:: Document segment ::

Bill Knight column for Mon., Tues., or Wed., June 4, 5 or 6
Social Security has been attacked for almost 80 years, and despite its popularity, it’s still attacked – although now it’s more indirect, through fear or false or misleading claims.
Fifty years ago this month, Morris Udall – an Arizona Congressman for 30 years – said, “The resources of our nation can very well be used to … make the prospect of old age a less fearsome prospect. The Social Security system is the proper mechanism to accomplish this.”
Social Security has worked since it was enacted in 1935, and can for decades. In fact, Social Security trustees recently reported $2.7 trillion in reserves now and anticipated reserves of $3 trillion by 2021, ensuring Social Security’s solvency for years.
However, some news media report that Social Security is going broke.
“The elite press repeatedly quotes the commentary of the devoted opponents of social insurance retirement programs,” Yale professor emeritus Theodore Marmor told Columbia Journalism Review (CJR). “They are supporting a strategic attack on social insurance that has been going on for years.”

:::

- Work instructions -
In the column on Social Security, reproduce the passage that begins at the words "Social Security has worked" and stops after "solvency for years.", changing "solvency" to "viability".

:: Information provided ::

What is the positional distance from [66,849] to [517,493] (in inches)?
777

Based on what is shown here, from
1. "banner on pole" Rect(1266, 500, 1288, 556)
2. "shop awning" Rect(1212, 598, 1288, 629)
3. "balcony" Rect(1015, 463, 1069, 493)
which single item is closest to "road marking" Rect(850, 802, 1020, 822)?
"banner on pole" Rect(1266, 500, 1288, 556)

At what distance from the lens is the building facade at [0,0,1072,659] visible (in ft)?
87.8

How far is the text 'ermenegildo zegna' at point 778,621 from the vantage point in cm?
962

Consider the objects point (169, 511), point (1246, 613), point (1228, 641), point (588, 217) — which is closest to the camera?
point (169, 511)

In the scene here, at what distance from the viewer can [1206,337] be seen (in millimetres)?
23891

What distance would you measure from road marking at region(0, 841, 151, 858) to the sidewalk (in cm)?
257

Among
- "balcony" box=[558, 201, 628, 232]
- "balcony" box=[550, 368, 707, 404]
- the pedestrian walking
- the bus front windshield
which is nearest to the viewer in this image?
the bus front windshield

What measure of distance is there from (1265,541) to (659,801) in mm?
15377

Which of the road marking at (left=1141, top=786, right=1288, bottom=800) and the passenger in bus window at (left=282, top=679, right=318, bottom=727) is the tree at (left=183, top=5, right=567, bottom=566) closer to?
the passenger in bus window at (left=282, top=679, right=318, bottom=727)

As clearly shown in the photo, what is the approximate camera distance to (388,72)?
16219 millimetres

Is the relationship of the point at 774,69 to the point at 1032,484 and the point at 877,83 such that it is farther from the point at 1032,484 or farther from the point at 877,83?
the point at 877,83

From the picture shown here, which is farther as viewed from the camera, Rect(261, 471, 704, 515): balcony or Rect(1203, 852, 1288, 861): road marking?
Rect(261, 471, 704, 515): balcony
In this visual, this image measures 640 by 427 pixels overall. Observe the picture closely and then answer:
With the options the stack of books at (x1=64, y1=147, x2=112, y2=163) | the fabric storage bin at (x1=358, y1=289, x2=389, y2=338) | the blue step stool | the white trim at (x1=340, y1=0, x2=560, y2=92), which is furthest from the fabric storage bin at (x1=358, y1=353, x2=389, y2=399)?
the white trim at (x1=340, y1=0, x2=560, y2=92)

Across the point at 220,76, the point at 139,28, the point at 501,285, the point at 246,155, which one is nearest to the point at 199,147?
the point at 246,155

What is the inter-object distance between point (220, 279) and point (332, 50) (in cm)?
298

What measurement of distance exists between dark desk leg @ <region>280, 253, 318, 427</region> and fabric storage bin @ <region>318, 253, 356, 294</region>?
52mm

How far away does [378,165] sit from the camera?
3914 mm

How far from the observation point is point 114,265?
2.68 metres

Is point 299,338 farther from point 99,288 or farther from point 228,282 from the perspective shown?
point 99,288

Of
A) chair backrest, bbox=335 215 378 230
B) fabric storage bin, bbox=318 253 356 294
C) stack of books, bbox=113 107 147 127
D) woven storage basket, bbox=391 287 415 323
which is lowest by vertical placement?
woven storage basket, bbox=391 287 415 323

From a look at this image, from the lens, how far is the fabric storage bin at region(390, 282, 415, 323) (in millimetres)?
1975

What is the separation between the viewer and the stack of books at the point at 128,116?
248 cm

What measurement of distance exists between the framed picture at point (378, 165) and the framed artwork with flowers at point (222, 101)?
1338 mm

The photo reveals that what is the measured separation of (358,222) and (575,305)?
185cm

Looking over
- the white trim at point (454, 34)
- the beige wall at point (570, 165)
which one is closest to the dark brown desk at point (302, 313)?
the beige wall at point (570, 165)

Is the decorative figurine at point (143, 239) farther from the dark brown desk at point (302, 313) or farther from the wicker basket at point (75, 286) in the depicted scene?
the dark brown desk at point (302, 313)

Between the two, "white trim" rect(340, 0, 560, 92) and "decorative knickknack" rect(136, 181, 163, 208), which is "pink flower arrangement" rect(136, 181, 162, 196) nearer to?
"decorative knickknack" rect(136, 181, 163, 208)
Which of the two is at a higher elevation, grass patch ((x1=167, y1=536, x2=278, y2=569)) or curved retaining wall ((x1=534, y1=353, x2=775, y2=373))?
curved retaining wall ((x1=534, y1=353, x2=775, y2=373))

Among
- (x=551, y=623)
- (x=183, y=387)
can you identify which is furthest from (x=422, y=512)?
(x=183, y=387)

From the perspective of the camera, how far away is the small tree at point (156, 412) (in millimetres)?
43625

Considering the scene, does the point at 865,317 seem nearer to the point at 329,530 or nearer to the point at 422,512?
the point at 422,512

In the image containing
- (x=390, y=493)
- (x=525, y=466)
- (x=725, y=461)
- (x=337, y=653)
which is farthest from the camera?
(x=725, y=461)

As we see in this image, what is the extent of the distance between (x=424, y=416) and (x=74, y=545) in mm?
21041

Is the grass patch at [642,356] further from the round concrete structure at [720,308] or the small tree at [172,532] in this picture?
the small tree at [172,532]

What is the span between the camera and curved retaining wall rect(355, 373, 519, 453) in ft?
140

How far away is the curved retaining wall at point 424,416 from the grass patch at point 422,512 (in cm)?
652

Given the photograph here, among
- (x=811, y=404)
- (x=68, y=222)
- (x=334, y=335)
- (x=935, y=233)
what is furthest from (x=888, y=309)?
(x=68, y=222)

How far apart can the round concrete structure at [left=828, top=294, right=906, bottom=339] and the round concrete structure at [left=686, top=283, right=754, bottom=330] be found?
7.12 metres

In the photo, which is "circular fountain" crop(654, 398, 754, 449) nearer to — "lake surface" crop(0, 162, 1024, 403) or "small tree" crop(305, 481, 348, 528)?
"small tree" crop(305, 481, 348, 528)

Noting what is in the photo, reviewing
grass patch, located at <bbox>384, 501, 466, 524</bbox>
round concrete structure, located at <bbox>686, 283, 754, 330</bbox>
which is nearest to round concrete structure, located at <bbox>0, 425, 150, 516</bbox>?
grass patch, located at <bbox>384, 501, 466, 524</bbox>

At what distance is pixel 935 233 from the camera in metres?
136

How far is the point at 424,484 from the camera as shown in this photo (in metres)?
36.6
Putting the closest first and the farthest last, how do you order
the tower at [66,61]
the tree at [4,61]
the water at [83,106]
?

:::

- Response box -
Social Security has worked since it was enacted in 1935, and can for decades. In fact, Social Security trustees recently reported $2.7 trillion in reserves now and anticipated reserves of $3 trillion by 2021, ensuring Social Security’s viability for years.